River Rise Preserve State Park
The Santa Fe River Rise
River Rise Preserve State Park got the name from the rising of the Santa Fe River. The river flows into a sinkhole in O'Leno State Park and travels three miles underground through the karst topography before re-emerging on the surface in River Rise Preserve. That land bridge has seen human use for travel and trade for thousands of years. The Spanish missionaries traveled an old Indian trail across the area as they moved between St. Augustine, Tallahassee and Pensacola. In 1824, after the United States took possession of Florida, John Bellamy was contracted by the Federal Government to build a road along the same route. Parts of that route are still evident today, and still called the Bellamy Road. But when the railroads came, they bypassed this area and the population dropped off. About 4,500 acres were purchased here by the State of Florida in 1974. That is what is now known as River Rise Preserve State Park. The park has often been used by universities for doing geological studies of the karst geology and topography. Florida State Parks has mostly built trails with a barn, primitive campsites, restrooms and picnic facilities on the property. There's no visitor center, electrical hookups or designated swimming areas. Often these days, River Rise Preserve State Park is the site of trail challenges, competitive trail rides and endurance rides. There are 35 miles of marked and maintained trails now for horseback riders, hikers and bikers. Recently, a trailhead was added beside US Highway 41/441 for the convenience of day riders.
River Rise Preserve State Park is open for day use from 8 am until sunset every day of the year.

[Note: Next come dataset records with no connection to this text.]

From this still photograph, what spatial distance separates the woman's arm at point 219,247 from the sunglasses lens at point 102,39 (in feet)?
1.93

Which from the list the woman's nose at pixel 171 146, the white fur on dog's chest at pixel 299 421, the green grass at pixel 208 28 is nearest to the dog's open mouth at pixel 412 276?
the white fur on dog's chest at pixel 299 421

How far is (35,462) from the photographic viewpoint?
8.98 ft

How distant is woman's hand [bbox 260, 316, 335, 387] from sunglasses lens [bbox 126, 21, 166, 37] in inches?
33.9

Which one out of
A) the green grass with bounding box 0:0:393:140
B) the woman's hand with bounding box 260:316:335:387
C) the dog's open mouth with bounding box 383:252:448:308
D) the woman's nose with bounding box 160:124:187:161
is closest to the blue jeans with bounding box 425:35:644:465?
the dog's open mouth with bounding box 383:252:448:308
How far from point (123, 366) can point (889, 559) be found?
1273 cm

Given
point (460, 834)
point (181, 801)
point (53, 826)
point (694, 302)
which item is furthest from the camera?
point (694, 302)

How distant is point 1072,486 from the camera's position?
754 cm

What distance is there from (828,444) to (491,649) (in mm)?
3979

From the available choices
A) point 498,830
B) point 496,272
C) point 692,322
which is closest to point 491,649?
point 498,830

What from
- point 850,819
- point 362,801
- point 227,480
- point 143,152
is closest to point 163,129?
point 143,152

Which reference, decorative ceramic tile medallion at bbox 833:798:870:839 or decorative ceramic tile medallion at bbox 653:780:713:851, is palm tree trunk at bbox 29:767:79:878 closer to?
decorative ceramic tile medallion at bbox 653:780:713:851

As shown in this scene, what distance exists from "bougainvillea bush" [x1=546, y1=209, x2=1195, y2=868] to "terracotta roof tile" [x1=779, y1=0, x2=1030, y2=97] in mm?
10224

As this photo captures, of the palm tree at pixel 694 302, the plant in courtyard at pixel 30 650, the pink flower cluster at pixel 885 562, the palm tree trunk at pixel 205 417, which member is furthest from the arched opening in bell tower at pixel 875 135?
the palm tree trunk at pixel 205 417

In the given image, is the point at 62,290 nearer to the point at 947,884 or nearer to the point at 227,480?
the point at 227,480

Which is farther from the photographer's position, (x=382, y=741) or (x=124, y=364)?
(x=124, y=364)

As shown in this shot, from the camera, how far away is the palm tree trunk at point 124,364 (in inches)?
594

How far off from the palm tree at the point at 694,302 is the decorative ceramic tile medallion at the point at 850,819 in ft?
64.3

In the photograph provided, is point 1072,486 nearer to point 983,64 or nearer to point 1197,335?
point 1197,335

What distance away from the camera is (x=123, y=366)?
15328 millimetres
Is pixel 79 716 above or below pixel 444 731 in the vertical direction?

Equestrian and camping fees are paid at the Ranger Station at O'Leno State Park before proceeding to River Rise Preserve. The equestrian fee includes the entrance fee and the gate combination. O'Leno State Park is located six miles north of High Springs on US Highway 441. The entrance to River Rise Preserve State Park is on US Highway 27, about two miles west of High Springs. Equestrians will need proof of a negative Coggins test before bringing their horses onto the property.